Take (Need #2)

I’m not.

Her position allows me to see up her skirt clearly, and she’s either wearing the smallest thong on earth— Or she isn’t wearing anything under that dress.

My body tightens with more lust.

My blood heats with raw anger.

“You coming up?” she asks me, as if nothing’s fucking wrong.

“Kira . . . tell me you’re wearing something under that.” Fists clenched, I struggle for some semblance of calm.

The insidious question nagging at the back of my mind bursts forward—did Kira dress up like that for Austin?

This motherfucking pain, man.
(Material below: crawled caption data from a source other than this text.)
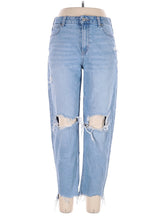 1 size - 8
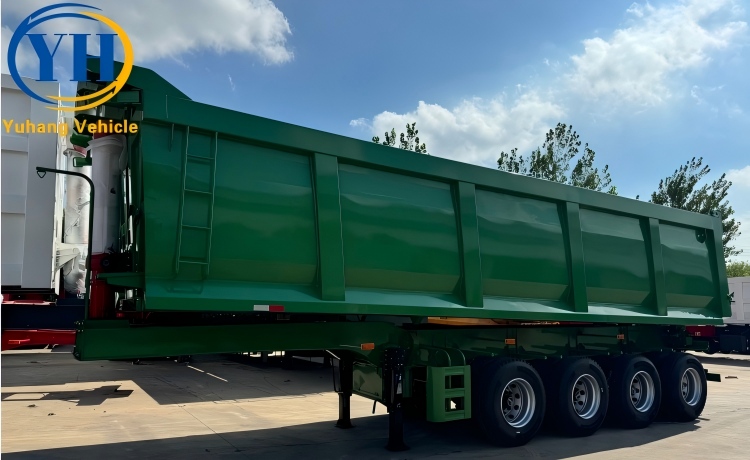 yh-4-axle-rear-dump-tractor-trailer-2-100203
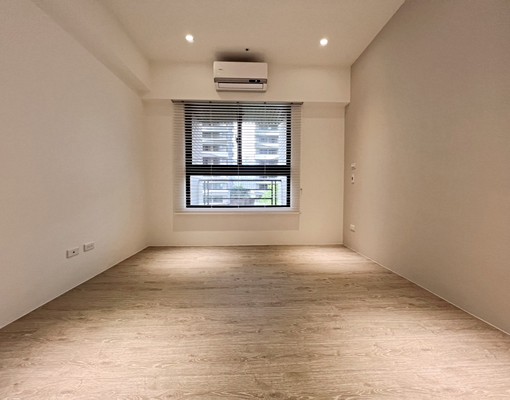 ⚡高級豪宅🔥惠友建設|樹海美景三房|可貓⚡ - Image 8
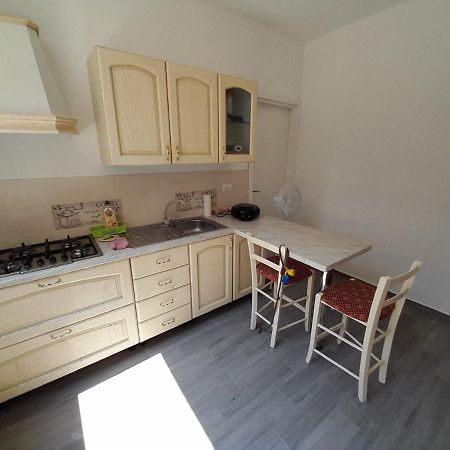 Fuori Ortigia Room 2 Сиракуза Екстериор снимка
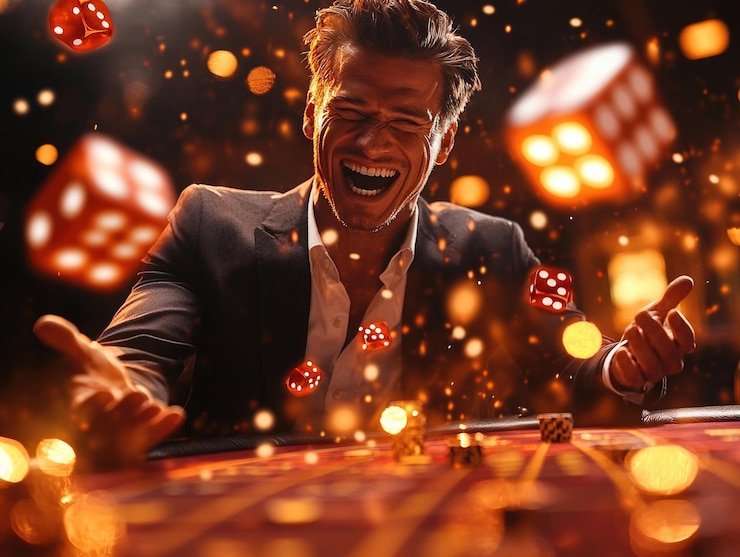 Kartu fitur Rummy Pool congor4d mobile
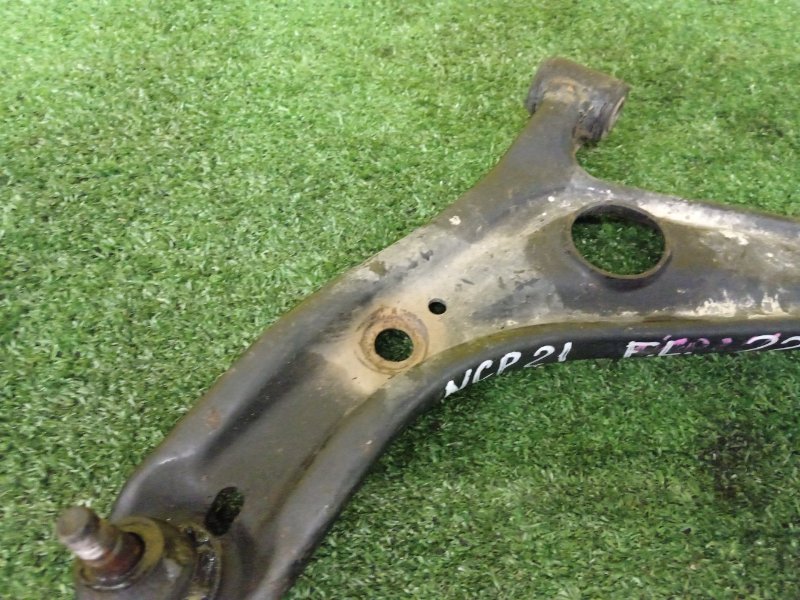 рычаг, 400 рублей, Красноярск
It’s the reason I’m willing to take whatever she throws at me. I didn’t realize it at the time, but this is what I did to her, what I made her feel for too damn long.

I’ll take all of it. Including this hit. I deserve it.

Exhaling, I grab on to the ladder.

She rushes up into the tree house, not answering my question.

Sure, go ahead, girl. Leave that knife shoved inside my chest. Fifty-fifty right?

I follow her up into the tree house, not believing that I let her convince me to do this. We’re going to be arrested if we’re caught.

When I get inside, Kira’s sitting down against the far wall. All I can see is her outline, her long hair falling over her shoulders.

We’re not up here to have sex.

I’m having a hard time convincing myself of that. Having an even harder time believing that she isn’t entertaining the idea as much as I am. That she isn’t thinking of us tearing into each other up here, in the dark, in the same place we spent so many hours playing as children.

Fuck, that thought turns me on. I’m probably a sick bastard for that, but I can’t help it.

I move closer to her. Can’t have her. She’s had too much to drink. The litany runs through my mind. A warning.

If I do anything with her now, she’ll have an excuse to pretend it was all a mistake tomorrow.

No. The next time I touch Kira, I want her fully aware that she’s letting me. That she fucking wants it as much as I do.

It’s still hell. Every inch that I move closer, all I imagine is fisting all that hair and bringing her to my mouth.

I sit down slightly across from her. Her head turns in my direction. “Turn on your phone’s light,” she whispers in a fucking siren’s voice.

“It’s not a good idea for us to be up here.” I wish she understood how much I mean that.

“It’s not a good idea for me to be up here with you, you mean.”

That comment shouldn’t sting as much as it does. “I rather you be up here with me than anyone else,” I growl.

“Then turn on the light.”

Shit. Mother of fuck. Her voice.

Like the pathetic slave I am, I bring my phone out and do as she says. As soon as the light is on and I can stare into her eyes, I ask her that question. The evil one that won’t leave me the hell alone. “Did you dress up like this for Austin?” Damn it, I need to know, even if that answer ends up ruining me.

She just stares at me with her big hazel eyes. Eyes that are usually so expressive. Now I can’t read them. She’s getting good at hiding what’s on her mind. Especially from me.

I grind my teeth at that realization.

“It’s not cool what you did back there, Brayden. Taking my keys.”

My shoulder jerks in a shrug. “I’ll apologize for a million things, but not that. I wanted you out of there.”

“What if I storm into your life and get in the way of you having fun?”

I laugh at that. She still doesn’t get it. At this point, I’m starting to wonder just how far I’ll have to go to convince her. “I’m yours. You have permission to do whatever the hell you want to me.”

She seems to mull that over. “You wanted me out of there . . . why? Because Austin was there?”

The teeth grinding resumes. “Yes.”

“You shouldn’t care so much.”

“Are you fucking kidding me?” It takes all my self-control to keep from yelling out. “He loves you. You . . . you feel something for him. I don’t know what, but it’s there. I told you I’d forgive you for choosing him, but don’t expect me to just sit back and do nothing to try to stop it. Until you make that choice, I’m going to fight like hell for you.” This topic grates. A feeling I can’t stand, scratching its way through me.

On top of it all, Kira continues to sit there, calm as can be. “I love how you still think you have any say in that decision.”

I run both my hands through my hair. “He went back and slept with Jennifer.”

“I’ll remind you again—so did you.”

“When I was seventeen, and not after sleeping with you. You . . . fuck!” Saying it is almost as hard as remembering it. But not saying it isn’t going to erase the fact that it happened, either. “You gave yourself to him. He was your first, and he still ran back to her.”

Her eyes drop, but not before I see what flashes in them.